Once the tables were defined, relationships were established between them using primary key–foreign key constraints. The orders table references the customers table through CustomerID, the products table through ProductID, and the employees table through SalesPersonID. These relationships formally model the real business logic present in the data: customers place orders, employees process those orders in the office, and each order involves a specific product. This relational structure ensures that sales activity can be accurately traced across all participating entities.


The directionality and cardinality of these relationships are encoded in the EER diagram through one-to-many associations derived from the key constraints. Each order is associated with exactly one customer, one product, and one employee, while each customer, product, and employee can be associated with multiple orders over time. This accurately reflects the transaction patterns observed in the dataset and provides a clear technical representation of how sales data flows through the system.

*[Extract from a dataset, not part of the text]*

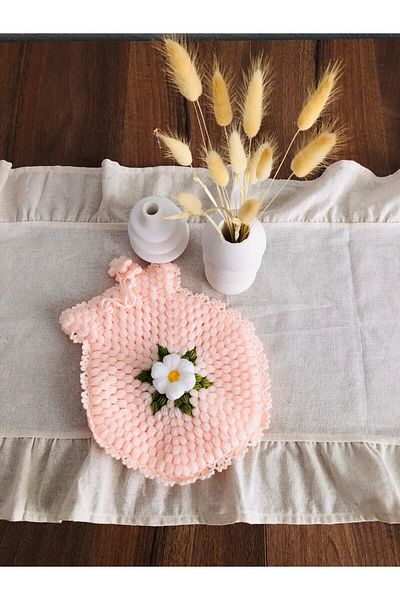 ONTİC Dowry Hand Knitted Groom Bundle Bridal Dowry Gift Plump Bowknot Bath Loofah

To maintain entity integrity, primary keys were assigned to each table. OrderID uniquely identifies records in the orders table, while ProductID, CustomerID, and EmployeeID uniquely identify records in their respective tables. Foreign keys were then implemented to enforce referential integrity, ensuring that every order record corresponds to valid customers, products, and employees. These constraints prevent orphaned records and maintain consistency across the database.

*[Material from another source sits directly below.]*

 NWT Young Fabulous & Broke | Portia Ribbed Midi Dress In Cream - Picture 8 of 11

To improve query efficiency, indexes were applied to primary key and foreign key columns such as OrderID, ProductID, and CustomerID. Indexing these frequently accessed attributes enhances join performance and supports faster retrieval of sales data, which is essential for reporting and analysis as the dataset grows.


Normalization principles were applied to structure the schema in Third Normal Form (3NF). Customer details, employee details, and product information are stored in separate tables and referenced through keys rather than duplicated within the orders table. This design reduces redundancy, simplifies updates, and ensures that the database remains scalable and maintainable.


The completed EER diagram provides a clear and technical visualization of how office-managed product sales are recorded and related within the database. By accurately representing entities, attributes, and relationships derived from the actual data, the schema supports reliable sales tracking, historical analysis, and informed business decision-making.


This helped me to create a dashboard which led me to recommend implementing category-level margin tracking and setting minimum profit thresholds to better control profitability. To address margin erosion during high-volume periods, I suggested reducing excessive discounting and renegotiating supplier and shipping costs for low-margin items. Additionally, I adjusted inventory planning and staffing levels around historically unprofitable weeks to help reduce unnecessary operating costs. Finally, I recommended shifting marketing spend toward sub-categories and seasonal periods that consistently generated higher profit rather than focusing solely on higher sales volume.